Schwäbische Zeitung (Alb-Donau)
Methusalem der deutschen Wirtschaft
Die ältesten deutschen Familienunternehmen haben Jahrhunderte überstanden – Am längsten hat sich eine Firma aus Siegen behauptet
MÜNCHEN (dpa) - Fachkräftemangel, Corona, Engpässe in den Lieferketten? Das Unternehmen der Familie Heinz an der bayerisch-thüringischen Grenze hat schon ganz andere Krisen und Katastrophen überstanden. Den 30-jährigen Krieg etwa. Schon seit 1523 macht sie Glas, heute gehört die Firma in Kleintettau zu den Weltmarktführern bei der Herstellung von Parfümflakons. Auf der Liste der 50 ältesten deutschen Familienunternehmen, am Montag von der Stiftung Familienunternehmen veröffentlicht, steht sie auf Platz zehn.
Bis auf die beiden letztplatzierten wurden alle Unternehmen auf der Liste schon vor der Französischen
Revolution 1789 gegründet, und alle sind ununterbrochen in der Hand der Gründerfamilie geblieben. „Über Jahrhunderte waren diese Unternehmen Stabilitätsanker und Fels in der Brandung“, sagt Stefan Heidbreder, Geschäftsführer der Stiftung.
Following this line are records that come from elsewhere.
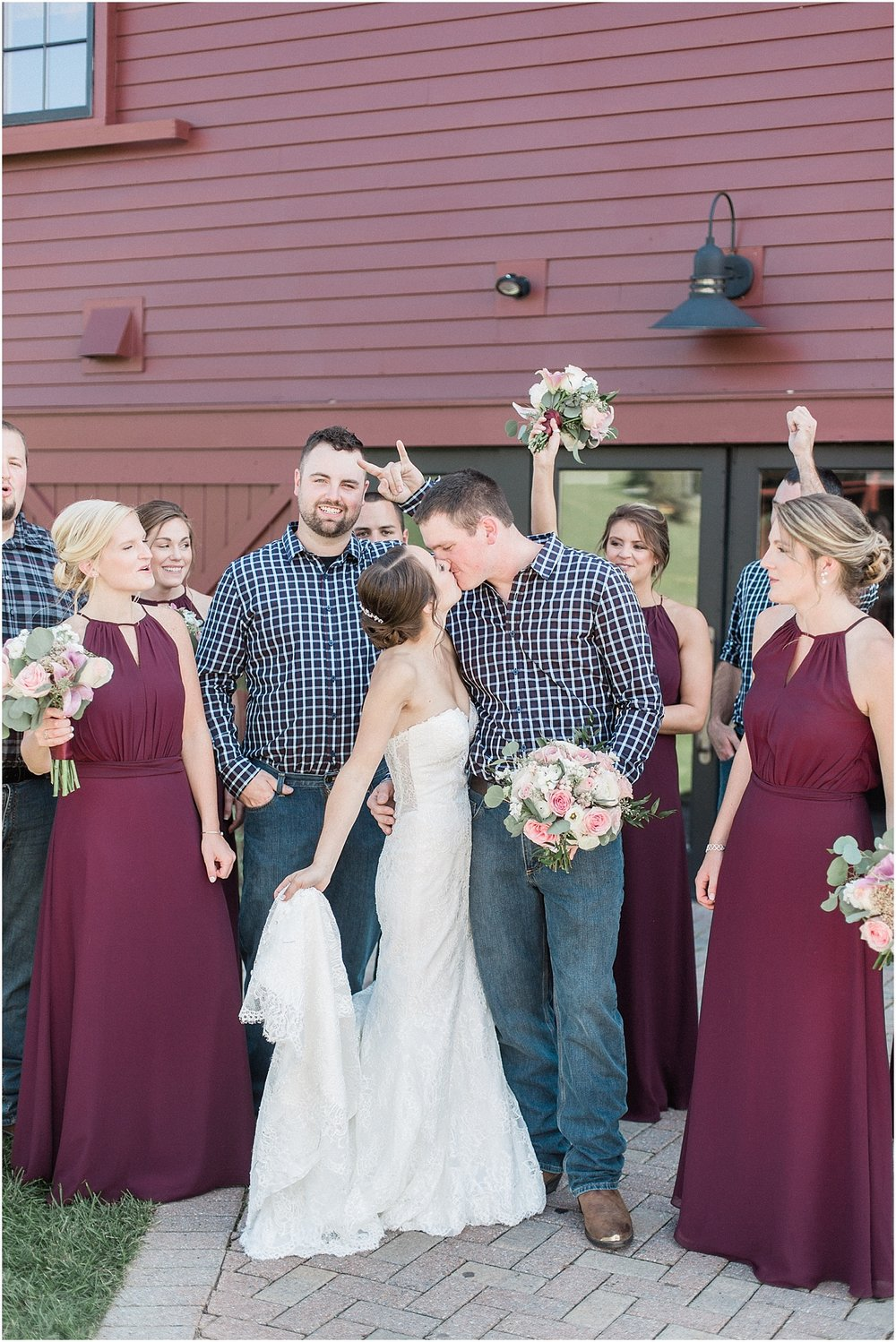 jackie_brad_barn_at_gibbett_hill_country_yellow_lab_fall_burgundy_cape_cod_boston_wedding_photographer_meredith_jane_photography_photo_1027.jpg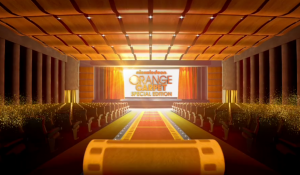 Nickelodeon Orange Carpet: International Promo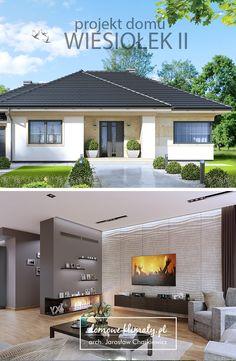 """Projekt nowoczesnego, energooszczędnego domu parterowego """"Wiesiołek II G2"""" z garażem dwustanowiskowym i dachem wielospadowym, dla rodziny czteroosobowej. Wygodne i przejrzyste wnętrze zostało doskonale oświetlone dzięki imponującej powierzchni przeszkleń, co znajduje odzwierciedlenie w świetlistym salonie. Z dużego przedsionka można dostać się zarówno do centralnej części domu, jak i do kuchni - przez otwartą z dwóch stron, sporą spiżarnię. Town House Plans, House Layout Plans, Bungalow House Plans, House Layouts, Small House Plans, Duplex House, Modern Bungalow House Design, Modern House Facades, Modern Bungalow Exterior"""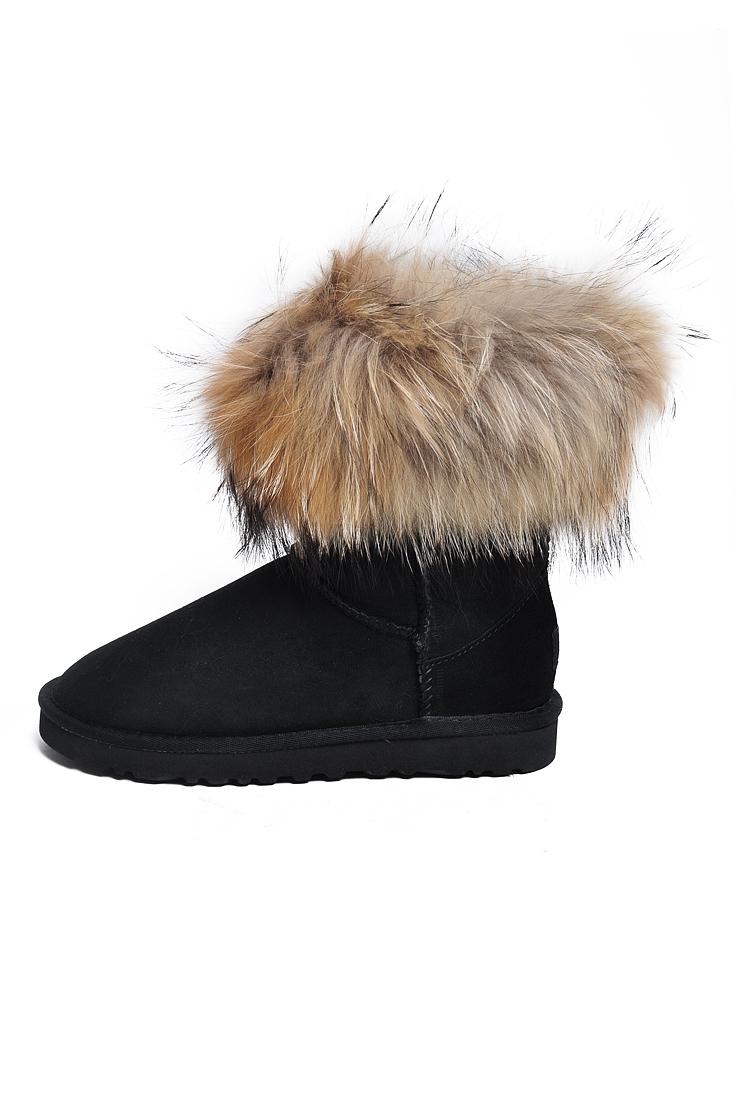 bba3a3356314 Domgoconix — Угги женские кожаные купить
Als ältestes Familienunternehmen listet die Stiftung ein Metallunternehmen in Siegen auf, den Verzink-Spezialisten The Coatinc Company. Als Gründungsdatum gilt das Jahr 1502 – urkundlich belegt, weil der Schmied Heylmann Dresseler damals einen Schilling für die Nutzung einer Feuerstelle entrichten musste. Zu den Firmen mit jahrhundertealter Familientradition gehören auch die Privatbanken Berenberg (1590) und Metzler (1674), der aus einer Apotheke in Darmstadt hervorgegangene Pharmakonzern Merck (1668), der bayerische Bergschuhhersteller Meindl (1683), der niedersächsische Schnapsbrenner Hardenberg (1700), der Hamburger EssigHersteller Carl Kühne (1722), der saarländische Keramikhersteller Villeroy & Boch (1748) und der fränkische Schreibwarenproduzent Faber Castell (1761).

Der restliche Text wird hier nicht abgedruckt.